A thermocline nutrient pump

Lead Research Organisation: National Oceanography Centre
Department Name: Science and Technology


The seasonal thermocline in temperate shelf seas acts as a critical interface in the shelf sea system. It is a physical barrier to vertical exchange, controlling biological growth through the summer and enabling the sequestration of atmospheric CO2. Once the spring bloom is over the seasonal thermocline separates the sun drenched but nutrient deplete surface waters from the dark nutrient rich deep water. The vertical mixing of nutrients across the seasonal thermocline acts to couple this well-lit surface zone with the deep water nutrient supply, leading to the formation of a layer of phytoplankton within the thermocline (the subsurface chlorophyll maxima). This phenomenon is estimated to account for about half of the annual carbon fixation in seasonally stratified shelf seas, and yet the controlling physics is only just being unravelled.
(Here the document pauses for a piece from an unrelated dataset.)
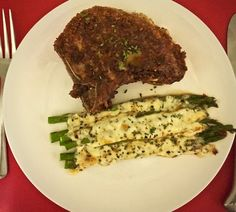 Pan Fried Parmesan Pork Chops with Cheesy Baked Asparagus is WAY easier than it sounds. This is an easy weeknight supper that tastes like a Sunday sit down dinner. Let's do it!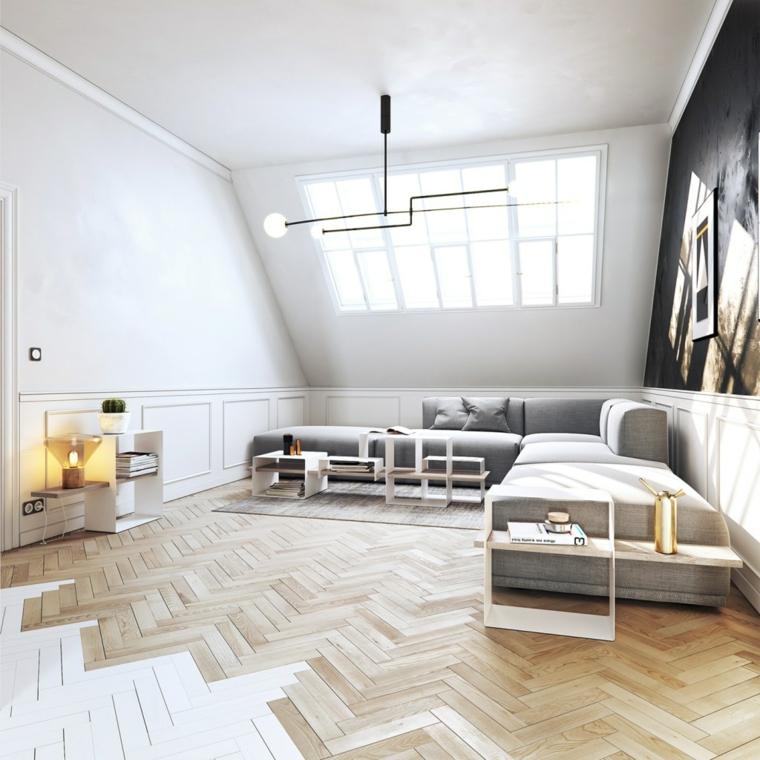 esempio per arredare mansarda open space, zona living con divano angolare grigio e parquet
The identification and parameterisation of the physical processes which are responsible for the vertical mixing of nutrients across the thermocline is a vital prerequisite to our understanding of shelf sea ecosystems. Our proposal is to investigate the role of wind driven inertial oscillations in driving vertical mixing across the seasonal thermocline, identifying the mechanisms and processes responsible for their generation and dissipation on both special and temporal scales. The proposal will be achieved through an observational campaign closely integrated with numerical model predictions using both 1D and 3D numerical models.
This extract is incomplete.